The news of the eruption had stunned the country, spreading alarm, causing dismay among geologists, panic in the neighbouring towns and villages. She hadn’t even known Holman was in that area, for he was very secretive about his job; she wasn’t even sure of his department. All she knew was that he had an ‘assignment’ for the weekend, that no, he couldn’t tell her where he was going, and no, she definitely could not go with him. Had she known he had been in the village that suffered the earthquake, she – she refused to think about it. It had been bad enough when she had rung his office the following day to find out why he hadn’t called her on his return and had learnt of his involvement. The department knew he’d been in the area and as they hadn’t heard from him since, assumed he either couldn’t get back because the roads leading to the disaster were completely blocked by rescue and medical services and the hordes of curious sightseers – the usual ghoulish element that flocked to any disaster – or he had stayed to help. They didn’t reveal to her that they were concerned that perhaps he was being held by the military on their Salisbury Plain base and they were now anxiously expecting the Ministry of Defence to come roaring down their necks. She was asked to ring back later when no doubt they would have some news and was advised not to make the trip down to Wiltshire because of the mounting traffic and the impossibility of finding him anyway.

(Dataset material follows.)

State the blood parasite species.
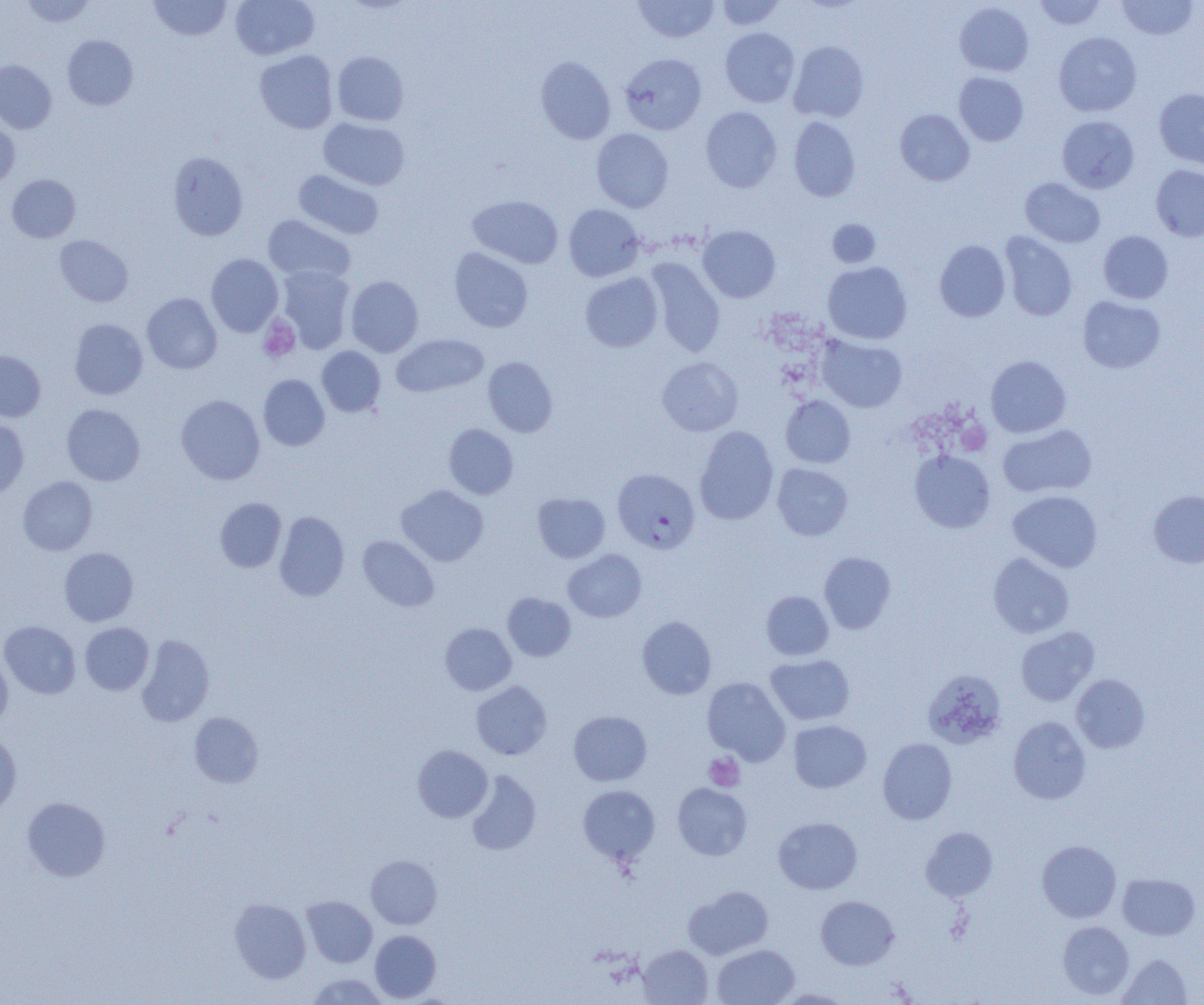
Plasmodium falciparum.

The rest of the day had been spent in a fear-ridden daze. She rang her employer, an exclusive antique dealer in one of the side streets off Bond Street, and told him she felt too ill to come in. A fussy little man, who considered women necessary only for business purposes, he brusquely hoped she would be well enough to do her job tomorrow. For the rest of the day she wandered listlessly around the house, afraid to go out in case the phone rang. She barely ate and listened to the radio only to find out more news of the earthquake.

Casey had known Holman for nearly a year now and was becoming more and more aware that if he ever left her, she would be lost. Her dependence on him was now stronger even than her dependence on her father had been. When her mother had divorced her father eight years ago, she had turned to him to provide the comfort and guidance every child needs from a mother, and he had coped extraordinarily well.